Here's my question: Is this the way it is supposed to work? 

I kind of expected to be able to snug up the 3 bolts on the saddle gib and the 2 screws on the front gib and still be able to slide the saddle on the bed.  Is this incorrect?

Thanks in Advance! 

Steve


----------



## eeler1 (Nov 2, 2015)

If the saddle doesn't move, it's too 'snug'.  Loosen them up, snug front ones till you can't lift the front any, do by feel, then do same at rear.  Get it moving smoothly but without lifting off the bed.  Not a useful tool  if the saddle won't move.


----------



## Fairbanks (Nov 3, 2015)

eeler1 said:


> If the saddle doesn't move, it's too 'snug'.  Loosen them up, snug front ones till you can't lift the front any, do by feel, then do same at rear.  Get it moving smoothly but without lifting off the bed.  Not a useful tool  if the saddle won't move.

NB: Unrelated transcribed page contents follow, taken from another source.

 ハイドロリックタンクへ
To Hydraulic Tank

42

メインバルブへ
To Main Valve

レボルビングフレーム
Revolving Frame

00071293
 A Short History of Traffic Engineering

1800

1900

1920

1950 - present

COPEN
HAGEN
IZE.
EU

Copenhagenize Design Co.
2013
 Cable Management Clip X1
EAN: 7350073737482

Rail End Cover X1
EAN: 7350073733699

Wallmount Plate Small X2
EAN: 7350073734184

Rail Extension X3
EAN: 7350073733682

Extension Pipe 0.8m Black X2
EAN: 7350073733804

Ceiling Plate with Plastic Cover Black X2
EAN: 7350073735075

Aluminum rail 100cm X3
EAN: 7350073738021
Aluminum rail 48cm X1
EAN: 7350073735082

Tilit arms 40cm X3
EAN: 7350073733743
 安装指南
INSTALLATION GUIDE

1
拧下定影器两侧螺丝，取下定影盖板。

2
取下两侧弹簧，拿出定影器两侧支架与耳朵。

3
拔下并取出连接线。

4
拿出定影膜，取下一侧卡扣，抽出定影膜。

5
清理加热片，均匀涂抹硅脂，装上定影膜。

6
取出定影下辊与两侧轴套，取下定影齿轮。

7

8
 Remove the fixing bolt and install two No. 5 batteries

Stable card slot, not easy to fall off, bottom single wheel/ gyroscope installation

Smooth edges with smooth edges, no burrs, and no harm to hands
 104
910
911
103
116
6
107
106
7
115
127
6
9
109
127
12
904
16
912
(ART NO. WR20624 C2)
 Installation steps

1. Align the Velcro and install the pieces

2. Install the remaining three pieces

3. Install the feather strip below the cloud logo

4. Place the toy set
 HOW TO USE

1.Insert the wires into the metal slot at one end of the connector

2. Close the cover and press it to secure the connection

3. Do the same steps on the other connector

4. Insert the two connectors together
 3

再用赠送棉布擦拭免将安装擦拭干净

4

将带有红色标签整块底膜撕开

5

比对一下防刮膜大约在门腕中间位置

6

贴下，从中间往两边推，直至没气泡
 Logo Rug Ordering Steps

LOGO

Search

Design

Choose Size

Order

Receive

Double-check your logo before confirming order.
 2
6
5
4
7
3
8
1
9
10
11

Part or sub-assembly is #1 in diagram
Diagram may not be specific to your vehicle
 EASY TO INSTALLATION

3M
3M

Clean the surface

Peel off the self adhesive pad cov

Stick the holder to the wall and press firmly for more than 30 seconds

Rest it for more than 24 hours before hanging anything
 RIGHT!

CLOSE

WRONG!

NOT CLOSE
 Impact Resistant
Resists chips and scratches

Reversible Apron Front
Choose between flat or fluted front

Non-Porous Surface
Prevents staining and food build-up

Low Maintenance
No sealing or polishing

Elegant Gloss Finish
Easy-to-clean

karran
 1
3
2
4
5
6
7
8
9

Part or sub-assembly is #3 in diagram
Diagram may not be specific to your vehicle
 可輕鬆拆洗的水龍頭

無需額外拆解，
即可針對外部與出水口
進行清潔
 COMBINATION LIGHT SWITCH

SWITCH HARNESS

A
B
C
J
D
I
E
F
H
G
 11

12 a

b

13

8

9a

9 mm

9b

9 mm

Thanks for the quick response EE.  I guess it's pretty obvious once you know how it's supposed to work.  It can't (won't) work any other way!


----------



## wa5cab (Nov 3, 2015)

The 200 Series parts manual that I have doesn't show any but I would have expected to find a shim pack between each gib and the saddle on the rear or two spacers on the front.  Adjusting running clearance with non-locking bolts doesn't seem a satisfactory solution to me.  The Atlas machines (where they are called Bearing Plates, and I would have called them Hold Down Plates) all ship from the factory with around 0.010" of shims in the equivalent locations.  What I would do is to use feeler gauges to determine required thickness and then make and install shims.  The requirements are that the saddle should slide freely from headstock to tailstock, and that pulling up on the carriage produces virtually no motion.  If the bed is worn near the headstock, the second requirement won't be met of course.  But all of the bolts should be torqued up tight.  Otherwise, they will eventually fall out.


----------



## Terrywerm (Nov 7, 2015)

I agree with what Robert says about shims. I had the saddle off of my 200 some time back, and there are shims under the gibs (or bearing plates) on it, and the bolts are kept tight.


----------



## Fairbanks (Nov 7, 2015)

Terry and Robert-  Thanks for the feed back.  I have it working for now by not snugging up the bolts/screws.  Before I finish this phase of the project I think I will make up sets of shim packs so that the bolts/screws can be snugged up.

Steve


----------